リン: そういう角度から見ると、まあ日本も進んでると思うんですが、台湾の方は、この、感覚の変わりは、たぶんもっと進んでる気がするんですね。中国はもっともっと。それは、やはり、古いやり方が根付いてるかどうかと。日本は幸せというか、幸運であって不幸ながらも、いろんなモノの根がすごく強く張ってるんですよ。急に抜けないんですよ。
渡辺: 日本は戦後60年の洗脳を脱却できるかどうか、やっぱ大きいですよね。
リン: いやいや、そこまで否定的な意味ではないんですよ。今言ってるのは、例えばまあ、LD時代があったんじゃないんですか、DVDが出た時には、LDの人はもう頑なに反抗してたじゃん。そんな感じなんですよ。「昔LD見て楽しかったよ」という記憶が、DVDの新しい流れに適応することに妨げるのだけではなく、示した可能性さえも見えなくなる、と。でも私は、んー、そんなにダメとか、否定はしたくないんですね。むしろその思い出を残して活用しつつ、将来の何かとうまくやっていけば……と思うのですが、なかなか難しいですけどね。
+++
本文抜粋でリンは、DVDが出た時にLDの人がどうしていたと述べていますか。
+++
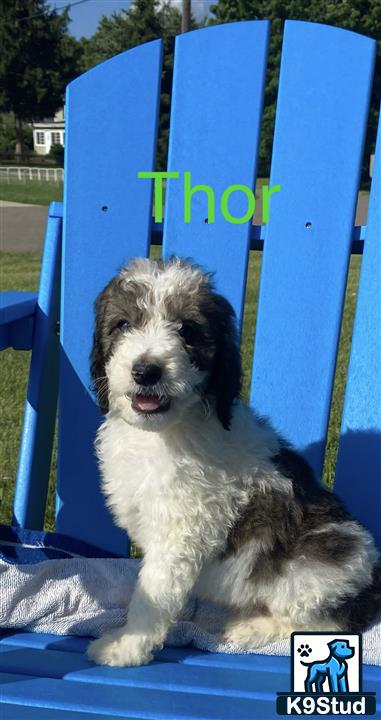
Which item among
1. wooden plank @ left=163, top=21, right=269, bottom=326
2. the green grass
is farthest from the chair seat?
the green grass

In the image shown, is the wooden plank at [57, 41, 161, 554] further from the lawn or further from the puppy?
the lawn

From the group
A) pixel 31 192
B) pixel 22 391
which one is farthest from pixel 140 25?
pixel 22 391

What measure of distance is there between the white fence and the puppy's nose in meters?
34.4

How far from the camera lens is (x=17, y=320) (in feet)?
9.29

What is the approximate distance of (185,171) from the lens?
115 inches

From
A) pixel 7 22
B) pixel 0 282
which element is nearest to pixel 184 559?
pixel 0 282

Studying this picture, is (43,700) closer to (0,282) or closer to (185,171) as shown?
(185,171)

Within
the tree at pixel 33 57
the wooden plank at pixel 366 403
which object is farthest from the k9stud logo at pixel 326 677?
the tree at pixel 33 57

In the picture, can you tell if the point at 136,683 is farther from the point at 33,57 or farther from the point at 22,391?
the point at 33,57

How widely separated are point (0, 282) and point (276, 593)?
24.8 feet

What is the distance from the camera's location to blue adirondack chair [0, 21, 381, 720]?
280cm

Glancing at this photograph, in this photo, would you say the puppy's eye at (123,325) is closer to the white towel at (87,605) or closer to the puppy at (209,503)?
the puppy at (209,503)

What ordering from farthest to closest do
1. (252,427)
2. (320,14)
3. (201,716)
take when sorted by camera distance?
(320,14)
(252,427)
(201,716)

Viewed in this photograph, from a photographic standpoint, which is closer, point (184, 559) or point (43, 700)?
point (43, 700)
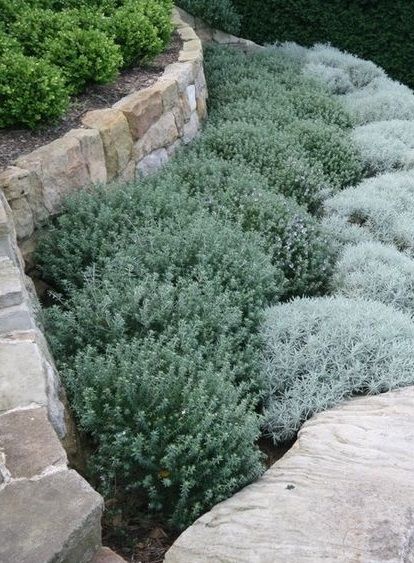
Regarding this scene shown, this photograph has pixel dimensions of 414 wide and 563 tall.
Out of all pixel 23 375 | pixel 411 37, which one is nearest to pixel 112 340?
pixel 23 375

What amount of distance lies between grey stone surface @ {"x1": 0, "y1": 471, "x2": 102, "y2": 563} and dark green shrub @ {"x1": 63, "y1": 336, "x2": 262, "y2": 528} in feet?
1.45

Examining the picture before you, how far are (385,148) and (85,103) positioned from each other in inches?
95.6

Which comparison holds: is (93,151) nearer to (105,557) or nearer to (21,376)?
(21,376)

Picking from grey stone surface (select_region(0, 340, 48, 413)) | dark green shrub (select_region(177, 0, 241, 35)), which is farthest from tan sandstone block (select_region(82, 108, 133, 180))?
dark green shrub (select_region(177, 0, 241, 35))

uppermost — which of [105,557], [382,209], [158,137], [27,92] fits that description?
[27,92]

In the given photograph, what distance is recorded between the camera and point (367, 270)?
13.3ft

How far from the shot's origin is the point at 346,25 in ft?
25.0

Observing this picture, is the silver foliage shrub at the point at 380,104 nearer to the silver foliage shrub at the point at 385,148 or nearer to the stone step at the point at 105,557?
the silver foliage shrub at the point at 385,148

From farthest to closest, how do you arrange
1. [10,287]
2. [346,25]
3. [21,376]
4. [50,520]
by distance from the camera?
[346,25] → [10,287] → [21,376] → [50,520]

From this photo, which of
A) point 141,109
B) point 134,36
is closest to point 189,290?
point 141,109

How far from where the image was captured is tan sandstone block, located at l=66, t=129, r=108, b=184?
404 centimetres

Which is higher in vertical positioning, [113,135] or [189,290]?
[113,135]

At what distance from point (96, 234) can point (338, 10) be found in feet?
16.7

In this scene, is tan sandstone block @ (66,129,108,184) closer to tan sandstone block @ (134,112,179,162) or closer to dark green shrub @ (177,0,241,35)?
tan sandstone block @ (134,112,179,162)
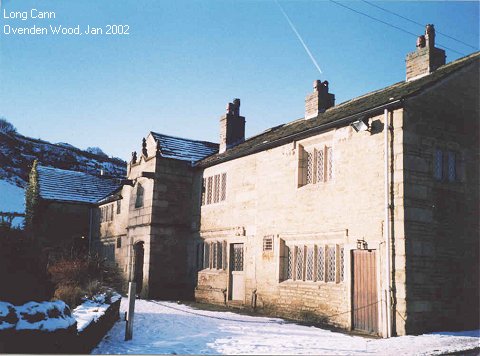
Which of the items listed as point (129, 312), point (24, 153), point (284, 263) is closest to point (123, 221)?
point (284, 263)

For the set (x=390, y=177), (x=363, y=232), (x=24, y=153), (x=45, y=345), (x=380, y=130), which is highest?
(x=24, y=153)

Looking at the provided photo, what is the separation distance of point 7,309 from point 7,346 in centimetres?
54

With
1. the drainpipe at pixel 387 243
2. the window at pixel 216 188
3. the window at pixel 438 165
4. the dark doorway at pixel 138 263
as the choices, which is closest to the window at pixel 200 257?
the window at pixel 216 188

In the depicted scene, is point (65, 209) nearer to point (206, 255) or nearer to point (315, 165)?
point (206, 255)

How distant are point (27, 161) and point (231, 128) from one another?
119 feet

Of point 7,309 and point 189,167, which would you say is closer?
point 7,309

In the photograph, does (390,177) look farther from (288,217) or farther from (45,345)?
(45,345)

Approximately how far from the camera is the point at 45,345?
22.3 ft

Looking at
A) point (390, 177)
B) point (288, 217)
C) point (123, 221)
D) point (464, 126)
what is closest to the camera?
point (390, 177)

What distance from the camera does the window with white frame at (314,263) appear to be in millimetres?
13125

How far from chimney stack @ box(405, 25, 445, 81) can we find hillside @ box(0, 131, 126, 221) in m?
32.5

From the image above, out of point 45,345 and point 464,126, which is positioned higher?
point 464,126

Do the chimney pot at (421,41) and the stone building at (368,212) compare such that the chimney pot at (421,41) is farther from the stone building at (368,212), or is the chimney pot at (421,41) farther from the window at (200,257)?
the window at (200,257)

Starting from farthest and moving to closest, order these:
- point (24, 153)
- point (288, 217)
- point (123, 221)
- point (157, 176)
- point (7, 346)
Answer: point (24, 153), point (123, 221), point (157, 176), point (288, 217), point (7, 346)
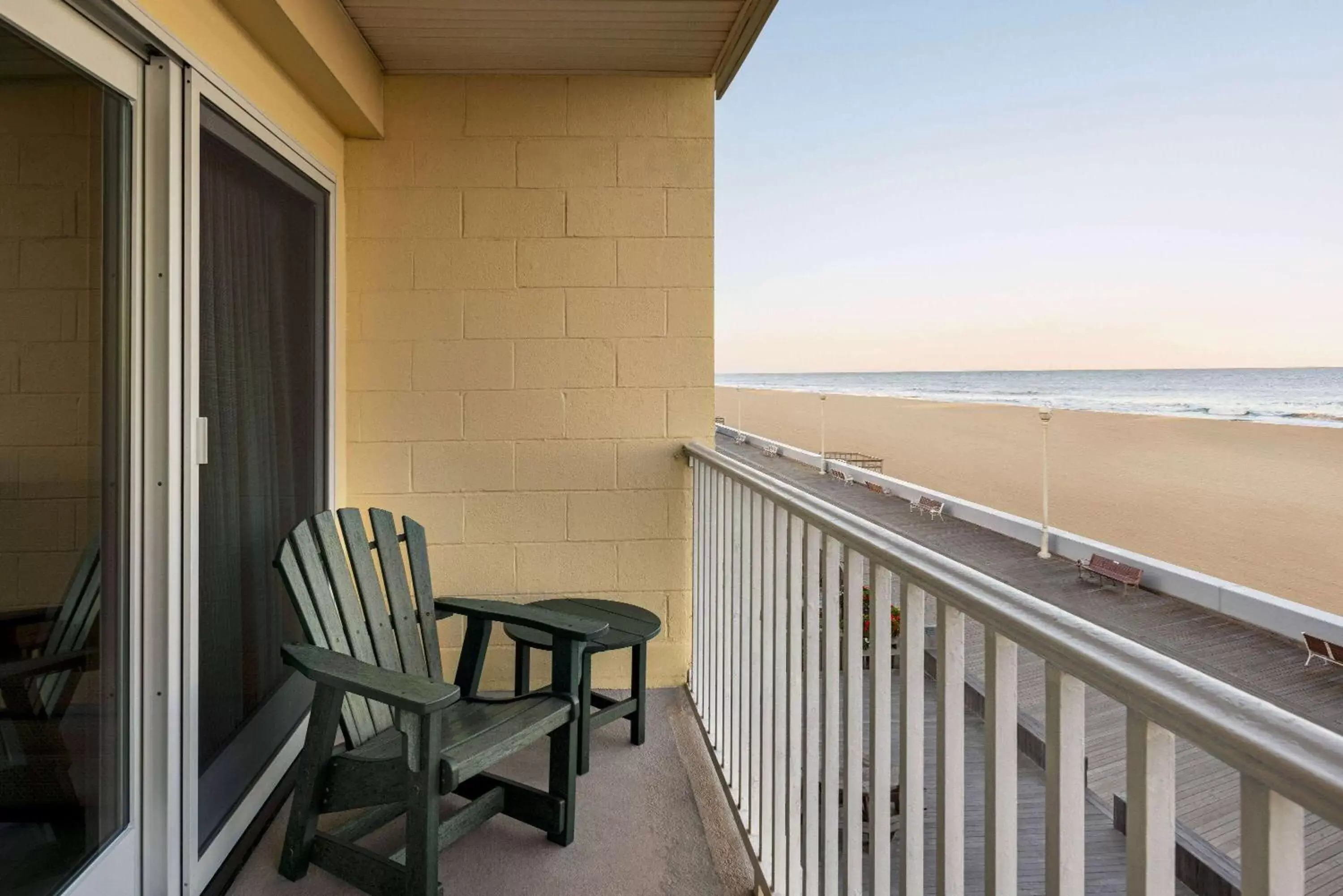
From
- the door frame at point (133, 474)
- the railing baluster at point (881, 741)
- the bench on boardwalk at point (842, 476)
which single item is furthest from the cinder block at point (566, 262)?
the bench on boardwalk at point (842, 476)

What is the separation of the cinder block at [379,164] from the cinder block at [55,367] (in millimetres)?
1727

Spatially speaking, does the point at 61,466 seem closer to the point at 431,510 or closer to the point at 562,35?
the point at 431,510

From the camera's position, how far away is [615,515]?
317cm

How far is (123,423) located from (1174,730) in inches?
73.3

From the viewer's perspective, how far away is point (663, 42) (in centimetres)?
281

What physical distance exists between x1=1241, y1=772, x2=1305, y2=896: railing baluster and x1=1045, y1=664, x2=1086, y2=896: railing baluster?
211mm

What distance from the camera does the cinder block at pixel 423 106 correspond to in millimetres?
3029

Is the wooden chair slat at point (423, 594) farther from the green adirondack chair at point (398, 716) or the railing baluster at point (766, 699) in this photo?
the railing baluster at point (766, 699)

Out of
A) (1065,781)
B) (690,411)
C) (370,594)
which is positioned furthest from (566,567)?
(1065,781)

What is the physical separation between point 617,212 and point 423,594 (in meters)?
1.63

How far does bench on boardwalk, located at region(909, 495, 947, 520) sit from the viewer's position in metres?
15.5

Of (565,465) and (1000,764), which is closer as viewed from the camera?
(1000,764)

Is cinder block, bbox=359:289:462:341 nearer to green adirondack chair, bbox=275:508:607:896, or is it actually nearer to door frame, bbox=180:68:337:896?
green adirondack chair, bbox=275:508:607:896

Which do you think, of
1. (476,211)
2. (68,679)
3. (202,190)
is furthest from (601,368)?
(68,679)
+++
■ 正解: 頑なに反抗していた。